Testo fornito
# Vacanze romane, consigli



## Jino (30 Giugno 2015)

Ad agosto ho una mezza idea di passare una settimana a Roma, qualcuno può darmi qualche dritta? 

In linea di massima intendo venire in treno, quindi mi piacerebbe capire in che stazione arrivare, un ottimo albergo (rapporto qualità prezzo) in zona (non molto distante e facilmente raggiungibile a piedi) e che sia abbastanza comodo poi per potersi muovere per la città. 

Consigli?


----------



## Jino (1 Luglio 2015)

up!


----------



## Jino (2 Luglio 2015)

[MENTION=1]Admin[/MENTION] Consigli?


----------



## admin (2 Luglio 2015)

Stazione Termini. Gli alberghi nei dintorni però non sono granchè. C'è il Radisson ubicato molto bene (per muoverti liberamente) ma il prezzo credo sia abbastanza alto.

Prova a cercare un pò di hotel e relativi prezzi in queste zone (se ti piace passeggiare, da lì arrivi ovunque):

Termini
Piazza della Repubblica
Merulana 
Esquilino - Piazza Vittorio (ma non è il massimo)

Mi fermo qui. Perchè se ti addentri per via Nazionale/Monti ti tirano in testa coi prezzi.


----------



## Jino (2 Luglio 2015)

Admin ha scritto:


> Stazione Termini. Gli alberghi nei dintorni però non sono granchè. C'è il Radisson ubicato molto bene (per muoverti liberamente) ma il prezzo credo sia abbastanza alto.
> 
> Prova a cercare un pò di hotel e relativi prezzi in queste zone (se ti piace passeggiare, da lì arrivi ovunque):
> 
> ...



Ok grazie, comincerò a dare un occhio. Altri consigli sulla città? Cose da evitare?


----------



## admin (3 Luglio 2015)

Jino ha scritto:


> Ok grazie, comincerò a dare un occhio. Altri consigli sulla città? Cose da evitare?



Degrado ovunque. Senza distinzioni. Dal centro alla periferia. Ma ad Agosto dovresti trovarne molto di meno.


----------



## PippoInzaghi92 (3 Luglio 2015)

[MENTION=178]Jino[/MENTION] io sono stato due anni fa con la mia ragazza, e siamo stati all'Hotel Marechiaro vicinissimo alla stazione. Zona tranquilla, e prezzi ragionevoli. Però siamo stati SOLO due notti e non una settimana


----------



## Jino (3 Luglio 2015)

PippoInzaghi92 ha scritto:


> @Jino io sono stato due anni fa con la mia ragazza, e siamo stati all'Hotel Marechiaro vicinissimo alla stazione. Zona tranquilla, e prezzi ragionevoli. Però siamo stati SOLO due notti e non una settimana



Ok ci do un occhio allora, grazie!


----------



## Corpsegrinder (3 Luglio 2015)

Se prendi un autobus-metro saluta il tuo portafoglio.


----------



## Jino (3 Luglio 2015)

Corpsegrinder ha scritto:


> Se prendi un autobus-metro saluta il tuo portafoglio.



Ah si?

Cosa si chiede
Riscrivi il tratto della discussione sulle vacanze a Roma da "## admin (3" fino a "molto di meno." incluso, rinominando "Agosto" in "Settembre".

[Elenco dei dati]

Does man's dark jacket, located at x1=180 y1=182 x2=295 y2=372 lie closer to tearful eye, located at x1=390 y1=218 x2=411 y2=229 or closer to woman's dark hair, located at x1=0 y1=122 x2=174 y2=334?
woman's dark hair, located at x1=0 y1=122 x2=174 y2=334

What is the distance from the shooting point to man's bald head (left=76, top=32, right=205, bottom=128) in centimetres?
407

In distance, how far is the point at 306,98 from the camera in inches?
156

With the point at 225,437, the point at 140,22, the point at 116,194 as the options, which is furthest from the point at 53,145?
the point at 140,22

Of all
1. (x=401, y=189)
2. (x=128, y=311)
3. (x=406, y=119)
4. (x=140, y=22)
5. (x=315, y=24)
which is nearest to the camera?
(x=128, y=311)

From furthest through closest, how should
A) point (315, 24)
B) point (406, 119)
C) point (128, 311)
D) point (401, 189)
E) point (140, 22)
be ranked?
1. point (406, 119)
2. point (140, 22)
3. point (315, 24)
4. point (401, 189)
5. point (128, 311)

Risposta completa
## admin (3 Luglio 2015)

Jino ha scritto:


> Ok grazie, comincerò a dare un occhio. Altri consigli sulla città? Cose da evitare?



Degrado ovunque. Senza distinzioni. Dal centro alla periferia. Ma ad Settembre dovresti trovarne molto di meno.